Rewrite the items from the line containing "At what distance from the shooting" through the last line, replacing "distant forest" with "far-off forest" and leaving everything else unchanged.

* BEGIN GIVEN ENTRIES *

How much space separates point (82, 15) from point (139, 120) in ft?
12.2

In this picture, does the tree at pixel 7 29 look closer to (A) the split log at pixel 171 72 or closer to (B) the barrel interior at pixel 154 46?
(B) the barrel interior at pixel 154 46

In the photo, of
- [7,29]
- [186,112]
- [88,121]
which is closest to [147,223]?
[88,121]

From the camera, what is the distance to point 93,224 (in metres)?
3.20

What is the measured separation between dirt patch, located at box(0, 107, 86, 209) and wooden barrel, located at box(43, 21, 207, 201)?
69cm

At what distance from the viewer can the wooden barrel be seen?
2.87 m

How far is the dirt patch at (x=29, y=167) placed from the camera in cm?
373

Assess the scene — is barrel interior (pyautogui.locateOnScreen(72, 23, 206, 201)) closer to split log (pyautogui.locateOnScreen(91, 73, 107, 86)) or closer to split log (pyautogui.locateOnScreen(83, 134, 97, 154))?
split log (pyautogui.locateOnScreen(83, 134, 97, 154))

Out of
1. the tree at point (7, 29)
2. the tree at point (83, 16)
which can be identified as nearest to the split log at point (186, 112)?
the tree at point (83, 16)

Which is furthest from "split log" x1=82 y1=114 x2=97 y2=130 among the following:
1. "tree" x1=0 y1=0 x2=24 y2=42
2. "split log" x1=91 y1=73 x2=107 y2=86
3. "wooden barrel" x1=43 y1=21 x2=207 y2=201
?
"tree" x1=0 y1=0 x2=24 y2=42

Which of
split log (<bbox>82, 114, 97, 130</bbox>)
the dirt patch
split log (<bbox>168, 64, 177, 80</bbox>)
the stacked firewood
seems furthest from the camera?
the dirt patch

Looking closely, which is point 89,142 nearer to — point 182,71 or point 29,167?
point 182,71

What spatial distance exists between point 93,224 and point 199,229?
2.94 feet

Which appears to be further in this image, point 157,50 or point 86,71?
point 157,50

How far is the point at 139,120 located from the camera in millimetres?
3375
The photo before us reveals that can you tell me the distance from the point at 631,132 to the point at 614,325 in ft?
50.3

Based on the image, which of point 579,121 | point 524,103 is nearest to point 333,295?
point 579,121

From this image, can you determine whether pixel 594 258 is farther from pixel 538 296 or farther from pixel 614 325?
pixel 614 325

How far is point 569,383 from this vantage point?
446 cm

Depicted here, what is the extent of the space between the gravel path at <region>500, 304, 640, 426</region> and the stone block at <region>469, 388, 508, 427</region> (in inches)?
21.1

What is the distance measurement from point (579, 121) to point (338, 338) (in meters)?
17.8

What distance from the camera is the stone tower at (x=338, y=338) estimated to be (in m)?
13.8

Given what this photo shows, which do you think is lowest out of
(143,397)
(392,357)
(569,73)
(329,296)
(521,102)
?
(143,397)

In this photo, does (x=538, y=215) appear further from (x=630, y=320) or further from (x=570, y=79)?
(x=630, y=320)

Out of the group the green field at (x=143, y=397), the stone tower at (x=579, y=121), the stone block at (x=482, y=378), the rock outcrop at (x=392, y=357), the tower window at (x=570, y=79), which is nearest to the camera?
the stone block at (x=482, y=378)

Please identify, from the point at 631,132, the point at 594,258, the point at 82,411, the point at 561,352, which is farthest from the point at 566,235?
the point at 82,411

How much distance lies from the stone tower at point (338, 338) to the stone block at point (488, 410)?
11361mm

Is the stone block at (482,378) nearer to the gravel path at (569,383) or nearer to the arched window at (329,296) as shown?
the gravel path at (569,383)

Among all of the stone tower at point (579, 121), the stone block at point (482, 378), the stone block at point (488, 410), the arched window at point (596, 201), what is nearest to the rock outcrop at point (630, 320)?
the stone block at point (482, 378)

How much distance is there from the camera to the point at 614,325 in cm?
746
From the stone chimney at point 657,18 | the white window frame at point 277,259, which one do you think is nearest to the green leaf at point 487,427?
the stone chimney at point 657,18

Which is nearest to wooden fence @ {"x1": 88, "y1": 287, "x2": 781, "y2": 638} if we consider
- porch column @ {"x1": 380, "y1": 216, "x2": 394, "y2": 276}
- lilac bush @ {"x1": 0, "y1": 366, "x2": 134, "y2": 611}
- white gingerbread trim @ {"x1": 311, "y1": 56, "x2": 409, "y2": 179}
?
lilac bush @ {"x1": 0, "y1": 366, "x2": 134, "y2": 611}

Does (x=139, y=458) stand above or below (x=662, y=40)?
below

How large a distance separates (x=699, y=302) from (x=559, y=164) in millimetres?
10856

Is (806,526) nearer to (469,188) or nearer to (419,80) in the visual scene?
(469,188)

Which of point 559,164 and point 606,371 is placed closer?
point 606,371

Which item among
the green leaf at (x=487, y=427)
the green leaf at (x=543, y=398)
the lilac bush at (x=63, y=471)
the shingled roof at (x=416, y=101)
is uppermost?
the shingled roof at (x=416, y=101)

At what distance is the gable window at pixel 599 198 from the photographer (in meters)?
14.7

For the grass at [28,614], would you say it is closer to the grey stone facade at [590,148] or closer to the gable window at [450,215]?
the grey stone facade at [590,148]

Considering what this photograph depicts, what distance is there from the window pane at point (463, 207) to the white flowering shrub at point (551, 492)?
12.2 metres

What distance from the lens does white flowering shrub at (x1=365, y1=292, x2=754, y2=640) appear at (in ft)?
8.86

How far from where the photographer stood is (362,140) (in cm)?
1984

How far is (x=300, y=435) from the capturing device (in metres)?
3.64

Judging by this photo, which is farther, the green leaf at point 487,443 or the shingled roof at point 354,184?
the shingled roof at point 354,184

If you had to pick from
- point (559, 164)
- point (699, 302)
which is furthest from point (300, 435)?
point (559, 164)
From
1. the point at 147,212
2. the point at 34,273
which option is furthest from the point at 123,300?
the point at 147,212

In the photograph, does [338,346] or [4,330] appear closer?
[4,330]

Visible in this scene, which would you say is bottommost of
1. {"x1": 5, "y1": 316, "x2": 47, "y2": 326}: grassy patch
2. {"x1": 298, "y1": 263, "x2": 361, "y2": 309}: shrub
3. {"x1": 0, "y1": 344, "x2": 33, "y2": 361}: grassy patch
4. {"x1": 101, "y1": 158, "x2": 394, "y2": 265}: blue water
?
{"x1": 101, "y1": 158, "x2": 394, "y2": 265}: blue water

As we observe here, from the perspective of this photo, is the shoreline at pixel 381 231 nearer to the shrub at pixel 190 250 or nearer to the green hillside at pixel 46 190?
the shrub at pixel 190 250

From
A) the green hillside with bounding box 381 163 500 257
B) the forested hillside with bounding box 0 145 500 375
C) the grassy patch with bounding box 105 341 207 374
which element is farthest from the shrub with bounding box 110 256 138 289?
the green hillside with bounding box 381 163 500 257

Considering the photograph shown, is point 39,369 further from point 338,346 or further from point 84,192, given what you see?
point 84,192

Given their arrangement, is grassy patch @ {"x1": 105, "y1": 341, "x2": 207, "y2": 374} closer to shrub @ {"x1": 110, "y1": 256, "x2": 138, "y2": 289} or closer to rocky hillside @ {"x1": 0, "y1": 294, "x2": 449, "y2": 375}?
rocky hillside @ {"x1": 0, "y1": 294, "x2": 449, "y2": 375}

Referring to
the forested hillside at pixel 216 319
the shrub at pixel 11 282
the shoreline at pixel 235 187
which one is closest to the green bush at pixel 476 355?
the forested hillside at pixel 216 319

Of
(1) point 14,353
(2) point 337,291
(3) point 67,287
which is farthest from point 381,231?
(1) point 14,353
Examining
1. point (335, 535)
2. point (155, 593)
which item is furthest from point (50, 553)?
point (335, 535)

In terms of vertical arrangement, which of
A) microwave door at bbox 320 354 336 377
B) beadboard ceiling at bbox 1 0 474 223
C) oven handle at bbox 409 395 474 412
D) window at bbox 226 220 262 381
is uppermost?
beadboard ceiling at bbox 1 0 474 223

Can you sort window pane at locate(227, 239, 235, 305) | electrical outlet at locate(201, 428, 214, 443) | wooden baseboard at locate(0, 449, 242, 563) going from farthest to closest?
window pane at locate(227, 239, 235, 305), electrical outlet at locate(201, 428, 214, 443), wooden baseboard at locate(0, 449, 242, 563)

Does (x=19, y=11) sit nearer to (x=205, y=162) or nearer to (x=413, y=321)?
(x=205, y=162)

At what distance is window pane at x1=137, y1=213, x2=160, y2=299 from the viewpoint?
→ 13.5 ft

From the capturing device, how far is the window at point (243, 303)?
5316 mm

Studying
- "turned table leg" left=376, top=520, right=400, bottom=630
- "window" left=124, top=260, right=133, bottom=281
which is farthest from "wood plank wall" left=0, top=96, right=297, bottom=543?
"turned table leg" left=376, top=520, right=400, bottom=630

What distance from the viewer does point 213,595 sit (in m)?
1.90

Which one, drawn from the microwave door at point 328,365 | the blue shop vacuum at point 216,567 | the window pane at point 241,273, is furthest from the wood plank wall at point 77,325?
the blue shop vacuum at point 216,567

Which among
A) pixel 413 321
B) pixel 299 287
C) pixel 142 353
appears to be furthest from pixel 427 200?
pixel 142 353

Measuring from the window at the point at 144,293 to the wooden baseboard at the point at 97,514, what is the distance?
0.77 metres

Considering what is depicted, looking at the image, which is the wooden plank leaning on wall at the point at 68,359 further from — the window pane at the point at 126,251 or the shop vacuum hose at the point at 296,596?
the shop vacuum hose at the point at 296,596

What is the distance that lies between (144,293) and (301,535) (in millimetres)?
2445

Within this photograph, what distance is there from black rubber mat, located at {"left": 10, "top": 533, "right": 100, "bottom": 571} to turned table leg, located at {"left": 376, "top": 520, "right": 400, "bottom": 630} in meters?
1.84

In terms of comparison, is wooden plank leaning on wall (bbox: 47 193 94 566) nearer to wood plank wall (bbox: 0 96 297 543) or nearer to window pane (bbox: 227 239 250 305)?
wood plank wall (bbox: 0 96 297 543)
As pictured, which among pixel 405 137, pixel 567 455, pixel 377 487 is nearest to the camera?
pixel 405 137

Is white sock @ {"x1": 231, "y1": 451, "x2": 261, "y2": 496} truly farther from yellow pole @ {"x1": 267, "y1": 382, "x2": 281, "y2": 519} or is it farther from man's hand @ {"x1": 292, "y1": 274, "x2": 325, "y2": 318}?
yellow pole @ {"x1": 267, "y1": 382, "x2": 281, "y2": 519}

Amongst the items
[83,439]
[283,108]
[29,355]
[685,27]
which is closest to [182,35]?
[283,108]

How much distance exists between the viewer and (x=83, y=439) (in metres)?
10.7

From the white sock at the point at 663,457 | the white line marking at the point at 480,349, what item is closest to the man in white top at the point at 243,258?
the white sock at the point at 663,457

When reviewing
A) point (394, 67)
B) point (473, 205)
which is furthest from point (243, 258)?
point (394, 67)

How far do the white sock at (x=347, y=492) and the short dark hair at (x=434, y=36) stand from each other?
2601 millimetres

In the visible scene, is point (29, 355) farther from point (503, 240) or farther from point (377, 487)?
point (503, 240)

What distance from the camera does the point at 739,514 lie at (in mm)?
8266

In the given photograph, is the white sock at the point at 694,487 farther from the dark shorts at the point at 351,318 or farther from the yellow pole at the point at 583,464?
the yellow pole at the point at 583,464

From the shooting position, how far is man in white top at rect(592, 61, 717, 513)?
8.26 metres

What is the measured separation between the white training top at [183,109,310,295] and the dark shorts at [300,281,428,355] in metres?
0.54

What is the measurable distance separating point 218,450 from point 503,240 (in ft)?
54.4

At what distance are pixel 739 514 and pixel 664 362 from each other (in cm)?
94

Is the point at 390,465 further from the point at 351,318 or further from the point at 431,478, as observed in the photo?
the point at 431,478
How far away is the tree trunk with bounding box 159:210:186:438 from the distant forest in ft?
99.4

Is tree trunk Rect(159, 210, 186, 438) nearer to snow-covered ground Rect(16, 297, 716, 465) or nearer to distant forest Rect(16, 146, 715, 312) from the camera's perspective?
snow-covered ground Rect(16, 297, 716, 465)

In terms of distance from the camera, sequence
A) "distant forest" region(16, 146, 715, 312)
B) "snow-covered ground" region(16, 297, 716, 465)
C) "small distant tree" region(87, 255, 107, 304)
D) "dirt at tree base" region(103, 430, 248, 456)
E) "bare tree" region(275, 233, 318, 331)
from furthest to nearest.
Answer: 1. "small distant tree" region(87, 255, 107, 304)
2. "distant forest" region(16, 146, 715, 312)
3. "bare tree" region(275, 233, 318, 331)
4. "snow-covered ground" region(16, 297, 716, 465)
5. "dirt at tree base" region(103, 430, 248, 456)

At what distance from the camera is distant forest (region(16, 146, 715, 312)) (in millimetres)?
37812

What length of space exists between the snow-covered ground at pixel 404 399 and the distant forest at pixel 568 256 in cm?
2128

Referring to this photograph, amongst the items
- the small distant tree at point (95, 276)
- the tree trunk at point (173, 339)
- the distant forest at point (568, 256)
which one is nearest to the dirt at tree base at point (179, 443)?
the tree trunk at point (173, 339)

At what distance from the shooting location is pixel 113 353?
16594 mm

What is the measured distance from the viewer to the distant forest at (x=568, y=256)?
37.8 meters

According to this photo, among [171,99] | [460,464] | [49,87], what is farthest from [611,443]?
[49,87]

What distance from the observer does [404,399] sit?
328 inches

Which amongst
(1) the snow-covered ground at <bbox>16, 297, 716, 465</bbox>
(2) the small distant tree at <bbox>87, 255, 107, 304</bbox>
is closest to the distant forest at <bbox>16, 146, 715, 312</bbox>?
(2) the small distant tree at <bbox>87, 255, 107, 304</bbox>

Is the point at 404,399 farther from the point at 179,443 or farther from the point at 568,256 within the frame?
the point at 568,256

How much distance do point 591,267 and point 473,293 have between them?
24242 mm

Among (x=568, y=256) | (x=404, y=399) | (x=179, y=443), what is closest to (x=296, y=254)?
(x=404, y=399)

* END GIVEN ENTRIES *

→ **SOLUTION TO THIS EXERCISE**
At what distance from the shooting location is pixel 113 353?
16594 mm

What is the measured distance from the viewer to the far-off forest at (x=568, y=256)?
37.8 meters

According to this photo, among [171,99] | [460,464] | [49,87], what is farthest from [611,443]?
[49,87]

What distance from the observer does [404,399] sit?
328 inches

Which amongst
(1) the snow-covered ground at <bbox>16, 297, 716, 465</bbox>
(2) the small distant tree at <bbox>87, 255, 107, 304</bbox>
is closest to the far-off forest at <bbox>16, 146, 715, 312</bbox>?
(2) the small distant tree at <bbox>87, 255, 107, 304</bbox>

Is the point at 404,399 farther from the point at 179,443 or farther from the point at 568,256 within the frame?
the point at 568,256

How much distance do point 591,267 and point 473,293 have between them?
24242 mm

Among (x=568, y=256) | (x=404, y=399) | (x=179, y=443), what is closest to (x=296, y=254)?
(x=404, y=399)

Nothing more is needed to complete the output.